*Selected excerpt*
Property Partner Raises £5.2M To Let Anybody Invest In The UK ‘Buy-To-Rent’ Real Estate Market

Whether or not you agree that real estate should be viewed as an asset class, as opposed to simply a much-needed way for everyone to put a roof over their head, there’s no doubt that the sheer expense of investing in property creates incredibly high barriers to entry. Home buyers often talk about the difficulty of ‘getting a foot on the property ladder’, and investing in real estate for rental is no different.

Enter Property Partner, a London-based startup that lets anybody invest in the ‘buy to let’ market (as it’s called here in the UK) starting from as little as £50. Today the company is disclosing new backing to help expand across the UK and beyond: a £5.2 million Series A round led by Index Ventures. Existing investors, including Octopus Ventures, Seedcamp, and Ed Wray (co-founder of Betfair) also participated.

Launched in January 2015, Property Partner currently lists properties in London and the South-East of England, for anybody to invest in. As well as a share of each month’s rent, there’s the potential upside when the property is sold. And, similar to a stock exchange, Property Partner operates what is essentially a secondary market, letting you sell your shares in a property to another user of the site if you want to exit before five years.

“Property Partner was born out of my own frustration,” the startup’s founder and CEO Daniel Gandesha tells TechCrunch. “Time and time again I wanted to invest in residential property in a particular area. I would see nice coffee shops starting to pop up, steady increases in the number of estate agents setting up shop, regeneration plans being approved, but still didn’t make the step.”

That’s because, says Gandesha, buying a residential investment property is “more like starting a business than making a simple investment”.

*Aim of the exercise*
Continue the article about Property Partner's funding round from where it stops.

*Recorded data*

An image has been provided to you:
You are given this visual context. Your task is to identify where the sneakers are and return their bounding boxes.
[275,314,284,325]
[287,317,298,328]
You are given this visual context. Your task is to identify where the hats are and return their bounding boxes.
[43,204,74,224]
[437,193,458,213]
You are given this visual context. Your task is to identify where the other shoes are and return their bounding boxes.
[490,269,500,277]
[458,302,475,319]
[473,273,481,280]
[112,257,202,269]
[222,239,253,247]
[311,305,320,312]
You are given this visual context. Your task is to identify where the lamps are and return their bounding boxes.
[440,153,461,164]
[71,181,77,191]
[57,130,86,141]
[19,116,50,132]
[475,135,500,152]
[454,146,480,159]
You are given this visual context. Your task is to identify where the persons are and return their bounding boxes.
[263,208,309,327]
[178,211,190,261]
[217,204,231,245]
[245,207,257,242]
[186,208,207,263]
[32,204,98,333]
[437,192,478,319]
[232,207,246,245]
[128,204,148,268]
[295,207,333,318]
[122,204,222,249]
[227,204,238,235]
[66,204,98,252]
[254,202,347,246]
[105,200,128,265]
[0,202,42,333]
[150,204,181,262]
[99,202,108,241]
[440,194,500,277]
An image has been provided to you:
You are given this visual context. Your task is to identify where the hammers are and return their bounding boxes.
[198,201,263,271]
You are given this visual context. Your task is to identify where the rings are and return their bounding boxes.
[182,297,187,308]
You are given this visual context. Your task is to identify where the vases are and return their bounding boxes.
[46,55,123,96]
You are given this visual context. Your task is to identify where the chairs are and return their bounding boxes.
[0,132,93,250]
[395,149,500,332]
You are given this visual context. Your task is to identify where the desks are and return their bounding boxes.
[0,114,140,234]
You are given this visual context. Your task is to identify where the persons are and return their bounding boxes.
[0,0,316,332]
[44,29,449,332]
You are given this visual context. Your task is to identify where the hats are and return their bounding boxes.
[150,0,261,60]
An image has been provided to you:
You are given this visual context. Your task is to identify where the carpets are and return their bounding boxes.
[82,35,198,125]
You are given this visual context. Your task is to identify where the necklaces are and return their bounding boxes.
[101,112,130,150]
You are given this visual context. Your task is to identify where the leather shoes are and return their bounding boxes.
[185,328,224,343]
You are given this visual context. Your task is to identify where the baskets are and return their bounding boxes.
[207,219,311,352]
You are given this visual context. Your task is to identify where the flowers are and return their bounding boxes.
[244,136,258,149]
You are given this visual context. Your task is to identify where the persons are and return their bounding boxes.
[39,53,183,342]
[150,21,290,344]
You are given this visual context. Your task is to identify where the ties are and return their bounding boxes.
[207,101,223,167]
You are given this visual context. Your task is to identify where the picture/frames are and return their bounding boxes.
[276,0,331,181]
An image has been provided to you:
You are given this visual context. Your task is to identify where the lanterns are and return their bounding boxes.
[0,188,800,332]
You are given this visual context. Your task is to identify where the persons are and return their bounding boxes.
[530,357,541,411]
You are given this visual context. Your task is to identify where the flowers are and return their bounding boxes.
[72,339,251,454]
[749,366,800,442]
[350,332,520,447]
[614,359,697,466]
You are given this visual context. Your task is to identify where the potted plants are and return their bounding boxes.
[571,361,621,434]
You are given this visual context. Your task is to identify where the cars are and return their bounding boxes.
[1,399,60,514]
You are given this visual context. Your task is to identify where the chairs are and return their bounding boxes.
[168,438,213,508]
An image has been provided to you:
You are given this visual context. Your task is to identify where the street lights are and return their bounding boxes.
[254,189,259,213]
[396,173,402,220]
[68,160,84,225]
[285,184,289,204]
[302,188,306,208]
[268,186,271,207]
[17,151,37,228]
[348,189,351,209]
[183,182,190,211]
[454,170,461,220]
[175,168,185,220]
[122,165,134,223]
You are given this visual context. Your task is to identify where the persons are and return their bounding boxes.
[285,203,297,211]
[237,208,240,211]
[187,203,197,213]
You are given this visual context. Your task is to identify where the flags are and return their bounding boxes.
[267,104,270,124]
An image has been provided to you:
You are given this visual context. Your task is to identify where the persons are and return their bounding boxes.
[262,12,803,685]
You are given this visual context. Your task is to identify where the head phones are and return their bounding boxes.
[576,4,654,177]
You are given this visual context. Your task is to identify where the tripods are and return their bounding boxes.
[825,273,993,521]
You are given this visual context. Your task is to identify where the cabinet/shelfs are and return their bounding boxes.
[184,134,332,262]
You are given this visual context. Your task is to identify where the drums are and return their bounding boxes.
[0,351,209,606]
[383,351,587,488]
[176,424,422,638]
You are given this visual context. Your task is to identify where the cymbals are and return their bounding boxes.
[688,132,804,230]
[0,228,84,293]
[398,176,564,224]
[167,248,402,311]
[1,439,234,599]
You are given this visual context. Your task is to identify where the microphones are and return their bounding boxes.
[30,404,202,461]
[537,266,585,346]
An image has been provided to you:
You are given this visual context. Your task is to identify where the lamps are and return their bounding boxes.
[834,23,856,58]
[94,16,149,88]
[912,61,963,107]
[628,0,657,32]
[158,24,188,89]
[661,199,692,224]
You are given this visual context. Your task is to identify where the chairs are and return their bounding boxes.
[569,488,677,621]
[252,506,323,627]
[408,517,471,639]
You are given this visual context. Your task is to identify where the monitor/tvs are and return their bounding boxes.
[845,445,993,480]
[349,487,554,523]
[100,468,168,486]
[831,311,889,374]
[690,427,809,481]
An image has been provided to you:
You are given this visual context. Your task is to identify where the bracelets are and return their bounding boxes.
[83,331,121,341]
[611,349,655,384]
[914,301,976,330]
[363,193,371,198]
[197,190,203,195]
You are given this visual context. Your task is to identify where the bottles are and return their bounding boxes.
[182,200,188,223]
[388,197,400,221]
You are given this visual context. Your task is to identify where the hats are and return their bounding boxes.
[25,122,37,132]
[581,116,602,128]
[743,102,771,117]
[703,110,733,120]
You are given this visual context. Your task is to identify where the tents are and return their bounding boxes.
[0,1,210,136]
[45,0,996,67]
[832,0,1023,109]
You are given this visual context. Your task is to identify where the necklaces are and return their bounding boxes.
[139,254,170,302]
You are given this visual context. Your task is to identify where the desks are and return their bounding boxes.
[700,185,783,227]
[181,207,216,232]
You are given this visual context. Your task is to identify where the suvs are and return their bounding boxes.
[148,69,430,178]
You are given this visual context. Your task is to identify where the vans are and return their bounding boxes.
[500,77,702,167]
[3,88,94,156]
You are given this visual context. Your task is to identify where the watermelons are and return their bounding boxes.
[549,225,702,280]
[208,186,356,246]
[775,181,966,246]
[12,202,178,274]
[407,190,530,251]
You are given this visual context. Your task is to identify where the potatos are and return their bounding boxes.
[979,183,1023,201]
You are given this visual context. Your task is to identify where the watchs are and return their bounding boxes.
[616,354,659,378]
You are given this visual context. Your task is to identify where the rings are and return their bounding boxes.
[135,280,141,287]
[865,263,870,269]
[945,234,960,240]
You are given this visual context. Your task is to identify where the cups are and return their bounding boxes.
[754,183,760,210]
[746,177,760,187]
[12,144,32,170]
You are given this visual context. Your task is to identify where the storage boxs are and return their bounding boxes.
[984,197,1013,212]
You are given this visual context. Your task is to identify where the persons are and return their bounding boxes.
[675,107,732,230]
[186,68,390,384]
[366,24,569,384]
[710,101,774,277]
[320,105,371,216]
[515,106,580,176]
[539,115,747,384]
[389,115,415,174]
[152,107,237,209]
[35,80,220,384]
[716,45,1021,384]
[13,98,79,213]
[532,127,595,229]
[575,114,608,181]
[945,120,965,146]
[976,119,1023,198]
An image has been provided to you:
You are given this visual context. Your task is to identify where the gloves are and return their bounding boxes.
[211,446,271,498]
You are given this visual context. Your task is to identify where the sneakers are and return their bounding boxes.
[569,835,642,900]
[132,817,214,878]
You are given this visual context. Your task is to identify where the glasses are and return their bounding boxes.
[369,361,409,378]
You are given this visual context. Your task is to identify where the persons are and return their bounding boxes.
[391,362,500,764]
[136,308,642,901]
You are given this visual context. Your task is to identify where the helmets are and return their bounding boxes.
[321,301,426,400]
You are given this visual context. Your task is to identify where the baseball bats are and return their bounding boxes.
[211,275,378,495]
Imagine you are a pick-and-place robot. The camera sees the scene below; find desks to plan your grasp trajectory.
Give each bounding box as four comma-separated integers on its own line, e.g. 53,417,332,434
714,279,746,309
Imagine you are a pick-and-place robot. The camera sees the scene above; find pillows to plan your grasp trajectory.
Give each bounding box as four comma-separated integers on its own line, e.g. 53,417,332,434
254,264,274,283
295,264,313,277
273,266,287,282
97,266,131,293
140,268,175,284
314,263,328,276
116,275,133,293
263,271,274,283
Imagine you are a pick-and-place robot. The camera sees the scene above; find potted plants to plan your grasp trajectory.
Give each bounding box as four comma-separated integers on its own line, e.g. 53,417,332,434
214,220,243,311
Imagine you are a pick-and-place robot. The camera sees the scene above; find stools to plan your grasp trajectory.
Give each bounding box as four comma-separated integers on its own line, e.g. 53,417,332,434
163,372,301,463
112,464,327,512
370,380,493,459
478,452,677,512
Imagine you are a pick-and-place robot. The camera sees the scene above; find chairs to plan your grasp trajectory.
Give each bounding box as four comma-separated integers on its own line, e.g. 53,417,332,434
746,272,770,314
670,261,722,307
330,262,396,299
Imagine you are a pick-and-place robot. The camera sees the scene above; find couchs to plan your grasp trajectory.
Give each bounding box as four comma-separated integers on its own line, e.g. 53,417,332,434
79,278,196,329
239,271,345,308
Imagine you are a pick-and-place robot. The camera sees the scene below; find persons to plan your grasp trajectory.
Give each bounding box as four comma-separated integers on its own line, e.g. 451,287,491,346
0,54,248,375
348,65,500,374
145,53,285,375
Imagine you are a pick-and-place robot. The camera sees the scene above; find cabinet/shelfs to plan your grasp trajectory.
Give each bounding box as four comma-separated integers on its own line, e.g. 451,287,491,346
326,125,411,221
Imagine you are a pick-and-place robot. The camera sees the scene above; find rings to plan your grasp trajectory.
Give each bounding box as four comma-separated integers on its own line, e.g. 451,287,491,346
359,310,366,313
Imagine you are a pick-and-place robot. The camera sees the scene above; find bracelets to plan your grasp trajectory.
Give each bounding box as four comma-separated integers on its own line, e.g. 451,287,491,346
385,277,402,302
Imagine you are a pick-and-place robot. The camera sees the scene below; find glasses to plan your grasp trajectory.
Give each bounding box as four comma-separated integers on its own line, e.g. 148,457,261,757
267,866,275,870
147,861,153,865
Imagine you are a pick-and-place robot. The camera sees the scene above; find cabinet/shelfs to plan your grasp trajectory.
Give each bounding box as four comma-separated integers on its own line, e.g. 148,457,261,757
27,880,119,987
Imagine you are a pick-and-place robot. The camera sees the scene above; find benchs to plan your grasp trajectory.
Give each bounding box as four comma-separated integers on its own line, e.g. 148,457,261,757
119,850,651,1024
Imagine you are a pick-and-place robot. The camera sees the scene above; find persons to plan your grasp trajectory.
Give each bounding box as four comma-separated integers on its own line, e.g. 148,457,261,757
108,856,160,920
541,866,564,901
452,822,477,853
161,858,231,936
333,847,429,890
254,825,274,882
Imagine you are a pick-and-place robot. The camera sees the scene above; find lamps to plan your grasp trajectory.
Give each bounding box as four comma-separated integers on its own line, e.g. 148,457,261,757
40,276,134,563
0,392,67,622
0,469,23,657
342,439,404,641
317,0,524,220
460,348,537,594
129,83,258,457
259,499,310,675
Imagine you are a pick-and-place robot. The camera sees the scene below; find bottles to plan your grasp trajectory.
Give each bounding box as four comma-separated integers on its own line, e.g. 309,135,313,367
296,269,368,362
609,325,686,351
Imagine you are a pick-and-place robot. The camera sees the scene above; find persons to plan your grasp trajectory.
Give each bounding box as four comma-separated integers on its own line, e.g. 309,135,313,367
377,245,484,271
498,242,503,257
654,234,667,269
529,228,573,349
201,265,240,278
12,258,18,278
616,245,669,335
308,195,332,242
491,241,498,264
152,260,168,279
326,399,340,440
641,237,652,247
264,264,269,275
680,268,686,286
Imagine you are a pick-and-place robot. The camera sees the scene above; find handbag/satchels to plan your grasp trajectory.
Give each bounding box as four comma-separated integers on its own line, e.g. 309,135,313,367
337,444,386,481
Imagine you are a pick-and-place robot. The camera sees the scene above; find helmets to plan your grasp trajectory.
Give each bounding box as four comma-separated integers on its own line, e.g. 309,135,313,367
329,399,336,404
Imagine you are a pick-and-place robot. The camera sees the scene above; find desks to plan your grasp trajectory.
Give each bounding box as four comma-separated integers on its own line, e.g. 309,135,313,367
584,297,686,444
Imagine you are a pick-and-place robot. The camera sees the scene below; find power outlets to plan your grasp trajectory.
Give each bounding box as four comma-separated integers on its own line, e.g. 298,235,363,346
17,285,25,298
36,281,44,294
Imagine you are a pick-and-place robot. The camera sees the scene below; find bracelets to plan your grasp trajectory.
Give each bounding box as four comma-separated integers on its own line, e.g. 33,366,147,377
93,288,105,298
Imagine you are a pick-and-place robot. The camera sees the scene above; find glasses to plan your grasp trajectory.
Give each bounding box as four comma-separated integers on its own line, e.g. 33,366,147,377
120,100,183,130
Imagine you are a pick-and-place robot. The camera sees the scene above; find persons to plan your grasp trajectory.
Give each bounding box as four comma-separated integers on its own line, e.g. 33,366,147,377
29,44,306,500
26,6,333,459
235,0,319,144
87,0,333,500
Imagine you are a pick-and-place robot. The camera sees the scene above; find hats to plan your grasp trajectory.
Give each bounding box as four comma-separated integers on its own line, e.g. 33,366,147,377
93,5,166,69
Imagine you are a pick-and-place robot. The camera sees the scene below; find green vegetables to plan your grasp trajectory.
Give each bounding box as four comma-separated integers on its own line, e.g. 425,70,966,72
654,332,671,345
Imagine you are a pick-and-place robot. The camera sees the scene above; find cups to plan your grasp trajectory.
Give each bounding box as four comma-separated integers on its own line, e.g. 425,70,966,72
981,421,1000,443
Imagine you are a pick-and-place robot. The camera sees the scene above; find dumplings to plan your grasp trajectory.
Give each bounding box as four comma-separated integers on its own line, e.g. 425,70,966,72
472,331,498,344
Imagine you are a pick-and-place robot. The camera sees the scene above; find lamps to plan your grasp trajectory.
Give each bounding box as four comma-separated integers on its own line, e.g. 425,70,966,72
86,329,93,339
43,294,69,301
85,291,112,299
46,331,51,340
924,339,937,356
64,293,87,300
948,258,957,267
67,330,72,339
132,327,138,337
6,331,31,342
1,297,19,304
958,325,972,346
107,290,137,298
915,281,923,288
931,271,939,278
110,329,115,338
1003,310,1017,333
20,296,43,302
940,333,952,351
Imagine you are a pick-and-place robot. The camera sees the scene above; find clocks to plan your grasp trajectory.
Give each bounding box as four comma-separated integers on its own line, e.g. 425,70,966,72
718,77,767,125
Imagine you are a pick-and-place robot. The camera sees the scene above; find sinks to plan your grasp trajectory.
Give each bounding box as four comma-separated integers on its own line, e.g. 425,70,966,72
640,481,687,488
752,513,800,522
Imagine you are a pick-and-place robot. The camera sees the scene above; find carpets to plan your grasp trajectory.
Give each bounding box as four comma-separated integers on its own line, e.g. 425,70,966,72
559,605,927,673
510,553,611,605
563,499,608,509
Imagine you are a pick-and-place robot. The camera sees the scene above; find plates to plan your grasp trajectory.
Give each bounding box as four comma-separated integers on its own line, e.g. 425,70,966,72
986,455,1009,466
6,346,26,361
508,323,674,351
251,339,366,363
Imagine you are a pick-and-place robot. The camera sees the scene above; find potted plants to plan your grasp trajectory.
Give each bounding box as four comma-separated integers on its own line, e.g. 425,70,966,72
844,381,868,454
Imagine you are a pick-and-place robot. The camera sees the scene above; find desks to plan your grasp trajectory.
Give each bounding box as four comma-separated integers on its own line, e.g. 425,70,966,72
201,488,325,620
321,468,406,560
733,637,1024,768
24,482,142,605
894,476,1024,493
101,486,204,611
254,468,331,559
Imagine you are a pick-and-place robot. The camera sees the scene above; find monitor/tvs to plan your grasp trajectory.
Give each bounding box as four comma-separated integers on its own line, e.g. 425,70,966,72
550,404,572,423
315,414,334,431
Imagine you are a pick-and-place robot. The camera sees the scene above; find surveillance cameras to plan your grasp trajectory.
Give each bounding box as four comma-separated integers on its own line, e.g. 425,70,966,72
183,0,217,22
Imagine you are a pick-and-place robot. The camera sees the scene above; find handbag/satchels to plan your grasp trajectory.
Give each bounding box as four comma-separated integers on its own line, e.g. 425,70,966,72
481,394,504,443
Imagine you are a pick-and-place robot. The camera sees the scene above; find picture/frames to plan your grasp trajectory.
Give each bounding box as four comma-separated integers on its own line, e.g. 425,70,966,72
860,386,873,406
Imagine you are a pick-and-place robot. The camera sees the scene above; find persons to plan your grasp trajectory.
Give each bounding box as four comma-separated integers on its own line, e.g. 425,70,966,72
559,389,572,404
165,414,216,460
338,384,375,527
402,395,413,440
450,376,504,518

*Answer area*
“It needs lots of up-front cash, a mortgage that leaves you needing to put extra cash in if anything at all goes wrong, and there’s a huge amount of hassle that goes with it all. Our purpose is to solve these problems, starting with what the investor wants,” he adds.

To date, the startup says more than 1,000 people have invested sums ranging from £50 to £50,000 in homes listed on Property Partner’s platform. In addition, it says there’s been “significant activity” on its ‘resale’ market, citing the first property to be crowd funded via the site, a house based in Croydon, which it says has seen more than 50 per cent of its shares traded after it was purchased.

Meanwhile, Property Partner itself makes money through a one-off transaction fee of 2 per cent charged on the purchase of your investment (not annually recurring and no charge on disposal), and an “industry standard rate” of 12.5 per cent (plus sales tax) of rental income. The latter is designed to cover the cost of advertising, letting and managing the property.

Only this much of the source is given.